Hey there. I'm an intermediate coder with a decent mud. I've learned to code in a sort of patchwork way, dealing in specifics instead of the blanket learning most schooled people end up with. Enough about myself, though, lets get ot my problem.
When I have a copyover, it sometimes hangs. This has shown me through cores and backtraces when I am running gdb attached that the source of the problem is when it's attempting to write to a descriptor in copyover_recover. That was my first clue to the problem. Perhaps it is trying to write to a file descriptor thinking it's a socket? Looking at the copyover code I noticed that it inherits all descriptors, and I do mean ALL, which leads me to believe open file descriptors may be tagging along.
I went into /proc/<proc_id>/fd and did "ls -l", noticing pipes and sockets. So, becoming more interested, I ran lsof on the process. The list I was given was a mix of descriptors it says it can't identify the protocol of (I figure these are the tcp/ip stacks), and a bunch called FIFO. Reasoning led me to assume the acronym means FILE IN FILE OUT, but I could be wrong. To me this appears to be a descriptor opened, likely with fopen(), which is sort of hanging out there.

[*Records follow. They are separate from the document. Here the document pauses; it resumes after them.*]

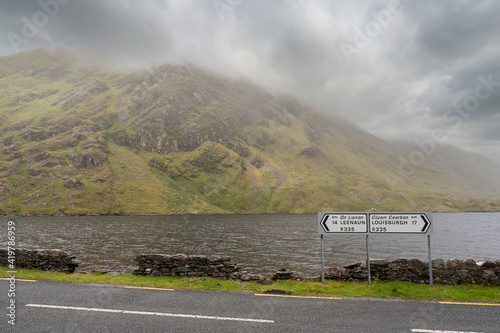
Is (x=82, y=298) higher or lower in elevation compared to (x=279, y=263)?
higher

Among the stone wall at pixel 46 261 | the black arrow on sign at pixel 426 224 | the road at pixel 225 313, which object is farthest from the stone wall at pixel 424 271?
the stone wall at pixel 46 261

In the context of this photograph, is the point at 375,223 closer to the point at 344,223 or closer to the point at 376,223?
the point at 376,223

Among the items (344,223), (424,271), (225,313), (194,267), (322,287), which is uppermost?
(344,223)

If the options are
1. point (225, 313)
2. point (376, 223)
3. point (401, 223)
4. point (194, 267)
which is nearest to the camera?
point (225, 313)

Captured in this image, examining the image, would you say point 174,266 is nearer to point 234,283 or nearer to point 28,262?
point 234,283

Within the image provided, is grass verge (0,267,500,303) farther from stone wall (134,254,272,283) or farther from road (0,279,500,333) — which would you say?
Answer: road (0,279,500,333)

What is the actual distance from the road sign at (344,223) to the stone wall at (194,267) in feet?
19.6

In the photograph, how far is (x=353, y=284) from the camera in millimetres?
15961

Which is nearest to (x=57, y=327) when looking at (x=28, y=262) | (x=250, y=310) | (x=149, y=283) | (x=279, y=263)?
(x=149, y=283)

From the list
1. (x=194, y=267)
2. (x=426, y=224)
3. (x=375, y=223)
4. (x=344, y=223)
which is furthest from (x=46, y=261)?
(x=426, y=224)

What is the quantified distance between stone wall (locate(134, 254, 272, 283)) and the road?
369 centimetres

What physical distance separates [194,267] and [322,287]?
898 cm

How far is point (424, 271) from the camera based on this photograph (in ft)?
52.6

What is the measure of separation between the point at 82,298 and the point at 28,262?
11893 mm
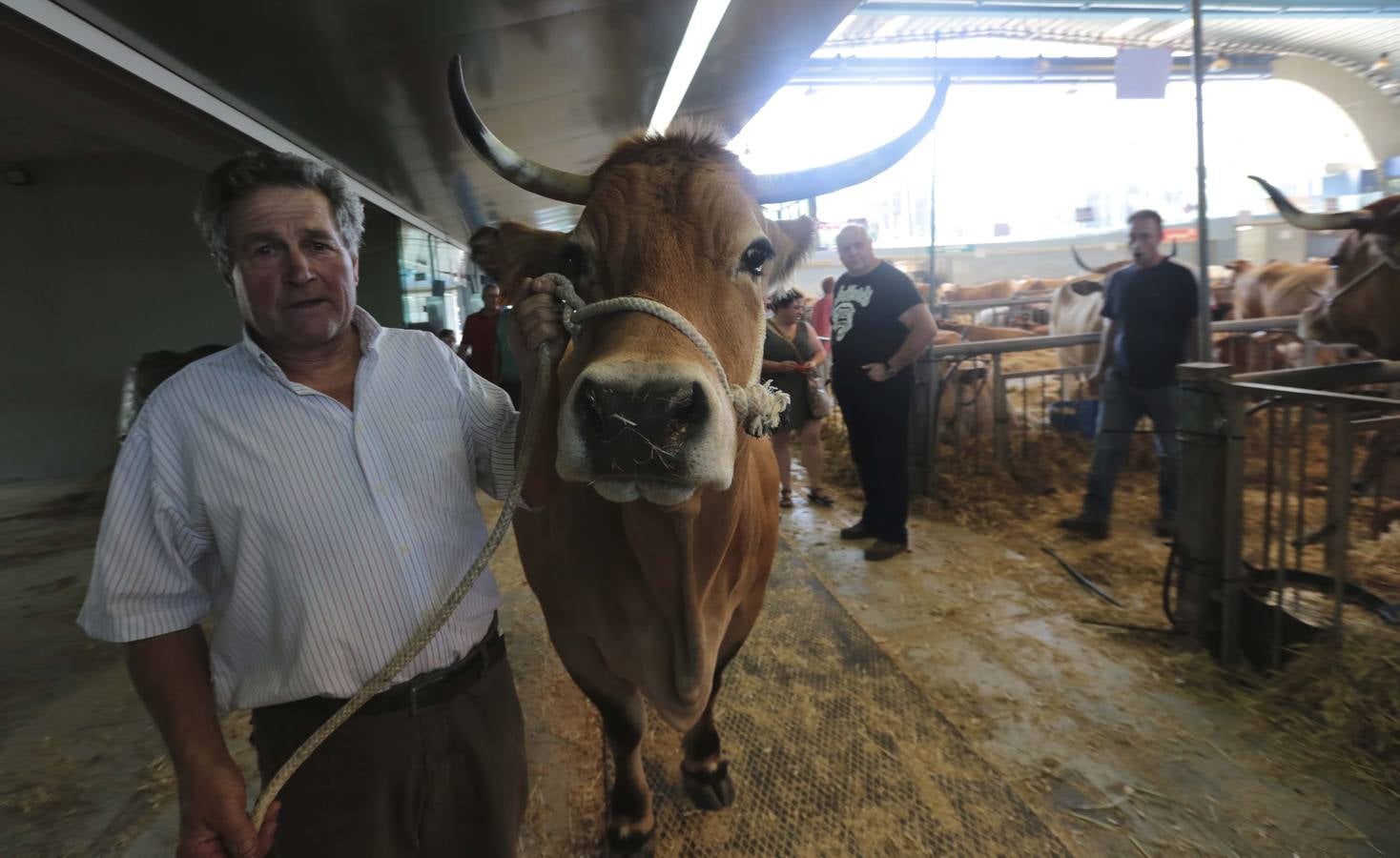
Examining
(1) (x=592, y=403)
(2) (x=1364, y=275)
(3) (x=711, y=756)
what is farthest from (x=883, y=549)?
(1) (x=592, y=403)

Under normal circumstances I think I could get away with it, but I have a lot of activity on my mud. Not sure if it's just a byproduct or a direct result, but over time the gap between my total users (in do_users) and my fds increases. I have checked out my most recent additions to the mud, which do include writing to files, but these have matching fclose() statements. The big problem with this is that it will cause the mud to hang, and therefore if I'm not there to kill the process it'll hang until I come around. This just isn't good, as I work a full-time job.
In a perfect world, lsof would have shown me the path of the file the descriptor points to. In this world however I'm left searching for the elusive answer to this annoying problem. My big questions is what are my options when it comes to this sort of thing?

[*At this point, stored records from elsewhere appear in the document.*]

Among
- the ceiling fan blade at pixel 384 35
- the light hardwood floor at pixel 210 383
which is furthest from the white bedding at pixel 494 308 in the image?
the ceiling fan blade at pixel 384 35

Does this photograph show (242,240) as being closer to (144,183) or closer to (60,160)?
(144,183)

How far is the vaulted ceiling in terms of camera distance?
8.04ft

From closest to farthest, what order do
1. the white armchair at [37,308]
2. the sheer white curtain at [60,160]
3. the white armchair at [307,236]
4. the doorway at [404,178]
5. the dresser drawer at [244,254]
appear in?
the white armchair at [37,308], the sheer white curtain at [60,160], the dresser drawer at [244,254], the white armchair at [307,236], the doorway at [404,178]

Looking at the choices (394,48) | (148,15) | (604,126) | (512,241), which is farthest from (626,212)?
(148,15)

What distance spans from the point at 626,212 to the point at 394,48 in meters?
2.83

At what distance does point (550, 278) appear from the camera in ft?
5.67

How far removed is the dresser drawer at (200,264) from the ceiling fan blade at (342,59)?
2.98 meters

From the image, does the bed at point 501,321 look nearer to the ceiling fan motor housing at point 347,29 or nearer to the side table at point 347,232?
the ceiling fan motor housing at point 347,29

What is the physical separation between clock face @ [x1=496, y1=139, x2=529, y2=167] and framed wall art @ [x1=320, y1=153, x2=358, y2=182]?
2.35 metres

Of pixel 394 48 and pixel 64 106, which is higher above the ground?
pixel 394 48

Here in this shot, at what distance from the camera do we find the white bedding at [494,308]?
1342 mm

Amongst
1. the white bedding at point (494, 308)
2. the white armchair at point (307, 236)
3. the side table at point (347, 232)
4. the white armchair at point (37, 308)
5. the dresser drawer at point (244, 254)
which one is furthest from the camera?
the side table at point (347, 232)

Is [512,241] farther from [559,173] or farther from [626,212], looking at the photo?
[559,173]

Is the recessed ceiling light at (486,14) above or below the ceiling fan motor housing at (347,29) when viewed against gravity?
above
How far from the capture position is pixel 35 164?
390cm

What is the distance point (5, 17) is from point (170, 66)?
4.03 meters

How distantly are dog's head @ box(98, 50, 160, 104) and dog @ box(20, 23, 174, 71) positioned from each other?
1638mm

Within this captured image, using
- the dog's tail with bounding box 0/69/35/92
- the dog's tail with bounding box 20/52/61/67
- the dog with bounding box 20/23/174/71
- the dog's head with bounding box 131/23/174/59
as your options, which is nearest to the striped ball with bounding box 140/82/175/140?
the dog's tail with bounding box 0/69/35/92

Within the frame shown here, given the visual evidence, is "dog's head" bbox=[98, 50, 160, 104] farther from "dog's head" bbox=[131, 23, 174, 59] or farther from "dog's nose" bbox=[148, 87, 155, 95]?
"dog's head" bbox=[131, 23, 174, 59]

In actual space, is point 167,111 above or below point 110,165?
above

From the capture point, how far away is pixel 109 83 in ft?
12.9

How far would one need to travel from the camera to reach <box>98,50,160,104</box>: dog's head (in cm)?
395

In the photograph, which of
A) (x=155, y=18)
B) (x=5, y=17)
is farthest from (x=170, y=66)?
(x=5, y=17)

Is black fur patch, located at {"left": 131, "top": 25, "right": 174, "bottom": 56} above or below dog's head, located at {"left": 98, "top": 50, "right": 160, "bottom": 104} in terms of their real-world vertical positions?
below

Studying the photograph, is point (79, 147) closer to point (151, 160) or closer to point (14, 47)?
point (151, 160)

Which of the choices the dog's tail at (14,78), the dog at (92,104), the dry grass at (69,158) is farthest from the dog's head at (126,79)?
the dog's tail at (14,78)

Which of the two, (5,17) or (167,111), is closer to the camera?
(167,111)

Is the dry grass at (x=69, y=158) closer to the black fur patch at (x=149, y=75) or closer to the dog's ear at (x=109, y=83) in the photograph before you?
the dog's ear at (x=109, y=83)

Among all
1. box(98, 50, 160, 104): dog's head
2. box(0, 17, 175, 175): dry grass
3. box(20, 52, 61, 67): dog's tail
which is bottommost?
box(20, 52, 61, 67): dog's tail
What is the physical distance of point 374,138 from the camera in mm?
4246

I've read around at some of the other threads on this forum and I've noticed people having somewhat of a similar problem. I've tried the "ls -la", but procview isn't really showing me the source of the problem. I know it was mentioned at least once that the only recourse would be to dig through the files and find every instance of fopen() and ensure there is a matching fclose().
After this has been posted I'll get to digging through each of my files individually. My codebase is highly modified, and this'll be a pretty big undertaking. I was thinking perhaps I could redefine fopen? Just pop in a redeclaration of it in each file using fopen for the purpose of debugging, sort of like how KEY is done with fMatch. Have it write out to another file (oh sweet irony) for each one that I fopen() and have it write if it executes an fclose()? Then I could look in /file, for instance, and check which file lacks a closing comment? I don't really know how to redefine it though.

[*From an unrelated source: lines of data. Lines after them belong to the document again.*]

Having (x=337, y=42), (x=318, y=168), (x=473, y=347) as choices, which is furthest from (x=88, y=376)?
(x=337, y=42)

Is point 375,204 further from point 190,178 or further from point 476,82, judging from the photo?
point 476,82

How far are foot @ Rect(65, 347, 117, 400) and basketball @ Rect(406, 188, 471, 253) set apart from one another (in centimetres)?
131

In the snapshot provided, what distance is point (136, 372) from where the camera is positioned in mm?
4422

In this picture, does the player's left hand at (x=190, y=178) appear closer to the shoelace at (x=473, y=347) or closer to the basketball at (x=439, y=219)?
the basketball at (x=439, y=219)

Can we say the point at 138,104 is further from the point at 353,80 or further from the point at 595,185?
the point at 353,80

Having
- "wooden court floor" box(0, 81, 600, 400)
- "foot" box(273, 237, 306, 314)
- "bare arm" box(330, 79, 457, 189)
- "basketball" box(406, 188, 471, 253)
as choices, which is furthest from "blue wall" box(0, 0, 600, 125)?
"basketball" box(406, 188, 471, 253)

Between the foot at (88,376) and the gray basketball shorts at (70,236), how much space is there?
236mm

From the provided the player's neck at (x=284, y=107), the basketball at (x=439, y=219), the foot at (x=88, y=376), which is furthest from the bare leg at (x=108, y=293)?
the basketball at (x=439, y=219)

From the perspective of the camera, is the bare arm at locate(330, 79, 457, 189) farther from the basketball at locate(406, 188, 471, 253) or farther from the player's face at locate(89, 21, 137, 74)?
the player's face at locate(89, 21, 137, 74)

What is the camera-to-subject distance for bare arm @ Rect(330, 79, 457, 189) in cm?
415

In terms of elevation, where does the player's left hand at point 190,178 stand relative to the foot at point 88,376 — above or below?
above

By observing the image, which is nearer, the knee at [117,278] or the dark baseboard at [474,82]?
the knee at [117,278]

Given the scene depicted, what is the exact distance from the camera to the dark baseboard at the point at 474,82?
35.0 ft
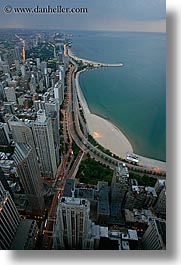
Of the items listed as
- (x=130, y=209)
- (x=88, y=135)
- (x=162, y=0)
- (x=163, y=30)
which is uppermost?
(x=162, y=0)

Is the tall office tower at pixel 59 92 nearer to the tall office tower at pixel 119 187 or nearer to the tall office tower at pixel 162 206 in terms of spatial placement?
the tall office tower at pixel 119 187

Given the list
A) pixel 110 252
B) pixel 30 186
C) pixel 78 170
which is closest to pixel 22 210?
pixel 30 186

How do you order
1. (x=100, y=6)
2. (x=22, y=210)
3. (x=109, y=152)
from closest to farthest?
(x=100, y=6) → (x=22, y=210) → (x=109, y=152)

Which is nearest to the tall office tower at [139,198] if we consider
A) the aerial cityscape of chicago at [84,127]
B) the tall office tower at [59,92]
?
the aerial cityscape of chicago at [84,127]

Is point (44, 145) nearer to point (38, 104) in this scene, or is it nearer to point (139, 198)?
point (38, 104)

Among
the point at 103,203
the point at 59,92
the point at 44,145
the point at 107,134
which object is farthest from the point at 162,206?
the point at 59,92

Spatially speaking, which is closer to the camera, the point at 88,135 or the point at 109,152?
the point at 109,152

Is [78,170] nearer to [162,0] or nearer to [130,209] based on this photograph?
[130,209]
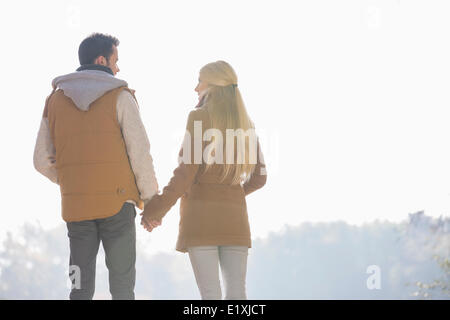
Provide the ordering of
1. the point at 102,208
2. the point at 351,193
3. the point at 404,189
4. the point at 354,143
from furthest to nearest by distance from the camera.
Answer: the point at 354,143 < the point at 351,193 < the point at 404,189 < the point at 102,208

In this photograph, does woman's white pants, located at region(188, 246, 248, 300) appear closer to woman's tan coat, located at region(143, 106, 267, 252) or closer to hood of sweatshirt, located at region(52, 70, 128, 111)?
woman's tan coat, located at region(143, 106, 267, 252)

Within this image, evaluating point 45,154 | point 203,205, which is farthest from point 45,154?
point 203,205

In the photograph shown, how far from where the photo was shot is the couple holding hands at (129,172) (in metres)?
3.93

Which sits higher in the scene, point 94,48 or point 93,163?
point 94,48

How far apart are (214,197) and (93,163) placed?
2.24ft

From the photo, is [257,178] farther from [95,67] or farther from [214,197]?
[95,67]

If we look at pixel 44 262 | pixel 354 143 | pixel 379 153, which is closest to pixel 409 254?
pixel 379 153

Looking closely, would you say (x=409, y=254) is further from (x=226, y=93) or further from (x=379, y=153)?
(x=226, y=93)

The biggest problem here is that it doesn't seem to crop up on my coding port, where theres just me. This problem seems to happen when my 60+ players are on, and I can't figure out if this is the product of sockets not being closed or files not being closed.
When I do "lsof -p <pid>" I get a mix of things. Aside from the expected libraries, I get these two listings:
<exec name> 9881 <username> 75u sock 0,0 14803045 can't identify protocol
as well as
<exec name> 9881 <username> 80r FIFO 0,5 14833858 pipe
The second one, the pipe, is what I think the problem is. I base this on the fact that my gap between connections and FDs matches the amount of latter example more closely than the former. Heres procview:
lrwx------ 1 <username> procview 64 Mar 15 19:30 8 -> socket:[14760085]
and the pipe
lr-x------ 1 <username> procview 64 Mar 15 19:30 83 -> pipe:[14845918]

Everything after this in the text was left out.